Repite tal cual las líneas de los registros que van desde la que contiene "From a spatial" hasta el final de los registros, ambos extremos incluidos.

Filas de un conjunto de datos de razonamiento espacial:
>>>
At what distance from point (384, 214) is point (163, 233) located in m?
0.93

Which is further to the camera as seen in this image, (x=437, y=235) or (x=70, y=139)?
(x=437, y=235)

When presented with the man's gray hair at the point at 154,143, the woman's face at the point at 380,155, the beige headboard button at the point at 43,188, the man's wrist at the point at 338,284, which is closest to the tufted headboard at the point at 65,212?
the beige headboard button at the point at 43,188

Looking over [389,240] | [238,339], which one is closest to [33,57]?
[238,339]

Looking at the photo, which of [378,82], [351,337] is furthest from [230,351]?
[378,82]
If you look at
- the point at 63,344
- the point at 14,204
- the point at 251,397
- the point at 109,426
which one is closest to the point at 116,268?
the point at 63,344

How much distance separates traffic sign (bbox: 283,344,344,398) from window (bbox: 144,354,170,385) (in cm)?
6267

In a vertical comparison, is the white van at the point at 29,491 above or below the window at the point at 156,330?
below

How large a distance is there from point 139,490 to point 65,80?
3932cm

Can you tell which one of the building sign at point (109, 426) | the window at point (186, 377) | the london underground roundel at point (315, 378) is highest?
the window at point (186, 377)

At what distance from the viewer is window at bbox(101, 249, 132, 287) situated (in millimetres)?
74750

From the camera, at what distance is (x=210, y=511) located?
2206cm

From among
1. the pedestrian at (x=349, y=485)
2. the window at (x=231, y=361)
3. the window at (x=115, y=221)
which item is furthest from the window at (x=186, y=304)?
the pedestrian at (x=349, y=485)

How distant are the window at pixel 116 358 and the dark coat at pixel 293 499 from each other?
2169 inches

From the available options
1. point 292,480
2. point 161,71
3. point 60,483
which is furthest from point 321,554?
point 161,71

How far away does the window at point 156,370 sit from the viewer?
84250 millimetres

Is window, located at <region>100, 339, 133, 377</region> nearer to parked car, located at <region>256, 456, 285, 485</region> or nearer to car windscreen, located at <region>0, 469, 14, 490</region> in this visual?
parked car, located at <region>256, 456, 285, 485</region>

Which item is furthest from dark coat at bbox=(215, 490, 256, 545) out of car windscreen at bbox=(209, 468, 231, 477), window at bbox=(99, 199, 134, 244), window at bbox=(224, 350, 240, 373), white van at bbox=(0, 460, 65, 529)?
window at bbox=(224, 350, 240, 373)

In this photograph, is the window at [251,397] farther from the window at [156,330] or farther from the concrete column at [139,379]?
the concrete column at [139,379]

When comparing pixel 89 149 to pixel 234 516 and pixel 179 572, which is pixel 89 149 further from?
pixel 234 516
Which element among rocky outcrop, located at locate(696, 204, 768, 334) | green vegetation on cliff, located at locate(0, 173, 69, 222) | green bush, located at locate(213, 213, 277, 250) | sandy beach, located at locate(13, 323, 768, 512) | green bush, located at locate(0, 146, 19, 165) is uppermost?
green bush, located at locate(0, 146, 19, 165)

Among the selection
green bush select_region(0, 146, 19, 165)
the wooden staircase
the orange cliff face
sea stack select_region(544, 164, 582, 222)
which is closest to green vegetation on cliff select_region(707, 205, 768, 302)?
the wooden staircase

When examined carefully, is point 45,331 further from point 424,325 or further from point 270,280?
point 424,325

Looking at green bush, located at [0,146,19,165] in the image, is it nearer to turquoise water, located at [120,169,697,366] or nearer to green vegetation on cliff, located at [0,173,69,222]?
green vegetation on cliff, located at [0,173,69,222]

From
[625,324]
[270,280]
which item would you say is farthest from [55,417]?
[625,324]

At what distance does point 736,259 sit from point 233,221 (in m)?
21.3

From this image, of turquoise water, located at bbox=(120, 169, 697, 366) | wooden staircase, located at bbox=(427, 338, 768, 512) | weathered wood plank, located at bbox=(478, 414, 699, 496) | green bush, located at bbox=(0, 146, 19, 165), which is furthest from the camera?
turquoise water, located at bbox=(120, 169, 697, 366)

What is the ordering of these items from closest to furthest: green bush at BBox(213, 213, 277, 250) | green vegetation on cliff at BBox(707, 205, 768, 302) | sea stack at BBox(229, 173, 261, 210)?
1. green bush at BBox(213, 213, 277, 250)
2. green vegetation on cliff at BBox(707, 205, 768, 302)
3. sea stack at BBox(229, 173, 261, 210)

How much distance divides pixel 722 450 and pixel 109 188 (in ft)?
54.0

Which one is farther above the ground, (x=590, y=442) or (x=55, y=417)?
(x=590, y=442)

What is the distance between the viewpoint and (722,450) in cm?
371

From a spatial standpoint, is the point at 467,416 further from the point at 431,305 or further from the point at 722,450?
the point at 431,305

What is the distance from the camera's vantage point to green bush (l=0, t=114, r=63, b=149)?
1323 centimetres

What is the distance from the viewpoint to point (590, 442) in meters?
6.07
<<<
Respuesta
From a spatial standpoint, is the point at 467,416 further from the point at 431,305 or further from the point at 722,450?
the point at 431,305

What is the distance from the camera's vantage point to green bush (l=0, t=114, r=63, b=149)?
1323 centimetres

What is the distance from the viewpoint to point (590, 442) in meters?
6.07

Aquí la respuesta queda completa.